Option strategies: straddle, butterfly spread, CONDOR, writing covered calls, writing puts, vertical bull spread

1. Suppose you buy 100 shares of ABC at $79.25 and simultaneously write a March 80 Straddle at the prices given below. Make a spreadsheet and draw a profit/loss diagram and label all significant points for this strategy.

March 80 call at $1.625
March 80 put at $3.50

2. XYZ Inc.'s JUN 300 calls ($4 1/4 each), JUN 305 calls ($2 1/2), and JUN 310 calls ($1) are all available to you. You are required to construct a butterfly spread and show (a) the maximum possible gain and (b) the maximum possible loss and the break-even point. What is the gain or loss if, at expiration, the underlying security sells for exactly $302?

3. Look at the situation in question 2 again. Now assume that you also have a JUN 315 call ($0.50) available to you. If you short a CONDOR using the calls-only strategy, what is (a) the maximum possible gain and (b) the maximum possible loss and the break-even point. What is the gain or loss if, at expiration, the underlying security sells for exactly $302?

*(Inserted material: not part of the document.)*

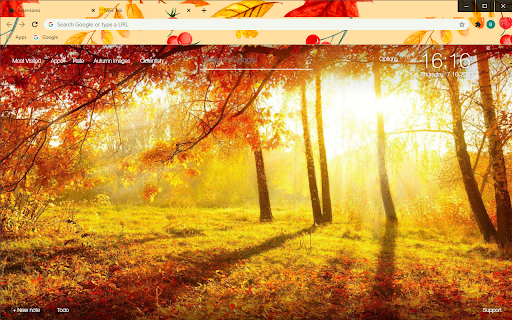 FreeAddon.com - Autumn Falls Theme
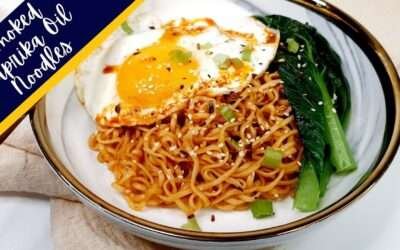 10 mins Smoked Paprika 'Oil' Noodles | Chili Oil Ramen | Chili Garlic Oil Noodles Recipe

4. Explain why writing covered calls and writing puts are generally equivalent strategies. Show with an example.

5. Using the following prices, answer the questions listed below.

CALLS PUTS

EP FEB MAY AUG FEB MAY AUG
JJ 25 3 4 1/4 5 1/2 2 2 1/2 3 3/4
27 1/2 30 1 1 7/8 2 1/2 3 1/8 3 3/4 4 5/8
27 1/2 35 1/8 3/4 1 1/4 7 1/2 8 8

a. Using MAY 30/35 construct a vertical bull spread using calls and puts.
b. Show the maximum profit/loss under both strategies.
c. Suppose at expiration the JJ stock sells for $33 1/4. What is the percentage return on your investment? Ignore transaction costs.